* _INFORMATION SUPPLIED_:
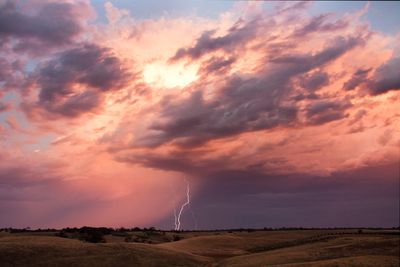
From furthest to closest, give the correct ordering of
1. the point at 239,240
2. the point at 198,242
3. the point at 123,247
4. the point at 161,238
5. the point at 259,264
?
the point at 161,238
the point at 239,240
the point at 198,242
the point at 123,247
the point at 259,264

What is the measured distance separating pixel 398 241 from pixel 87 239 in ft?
222

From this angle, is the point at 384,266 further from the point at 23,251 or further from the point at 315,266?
the point at 23,251

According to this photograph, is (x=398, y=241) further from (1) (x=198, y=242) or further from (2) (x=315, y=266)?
(1) (x=198, y=242)

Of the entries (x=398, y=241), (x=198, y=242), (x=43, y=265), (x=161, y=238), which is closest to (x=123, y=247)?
(x=43, y=265)

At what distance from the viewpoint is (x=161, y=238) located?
132m

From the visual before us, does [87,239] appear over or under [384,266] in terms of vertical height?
over

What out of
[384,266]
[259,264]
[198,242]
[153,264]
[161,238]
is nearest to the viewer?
[384,266]

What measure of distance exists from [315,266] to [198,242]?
176ft

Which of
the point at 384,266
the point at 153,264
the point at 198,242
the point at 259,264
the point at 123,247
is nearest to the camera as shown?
the point at 384,266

* _WHAT YOU NEED TO DO_: Retype nothing except the lines from the line holding "What is the" through the last line of the entries, both included.

* _THE COMPLETED TASK_:
What is the measured distance separating pixel 398 241 from pixel 87 239 in ft?
222

From this angle, is the point at 384,266 further from the point at 23,251 or further from the point at 315,266?
the point at 23,251

According to this photograph, is (x=398, y=241) further from (1) (x=198, y=242) or further from (2) (x=315, y=266)?
(1) (x=198, y=242)

Of the entries (x=398, y=241), (x=198, y=242), (x=43, y=265), (x=161, y=238), which is closest to (x=123, y=247)?
(x=43, y=265)

At what distance from the viewpoint is (x=161, y=238) located?
132m

From the visual before us, does [87,239] appear over or under [384,266] in terms of vertical height?
over

What out of
[384,266]
[259,264]
[198,242]
[153,264]
[161,238]
is nearest to the viewer?
[384,266]

What measure of distance exists from [315,266] to [198,242]?
176ft

Which of
the point at 384,266
the point at 153,264
the point at 198,242
the point at 259,264
the point at 123,247
is nearest to the camera as shown?
the point at 384,266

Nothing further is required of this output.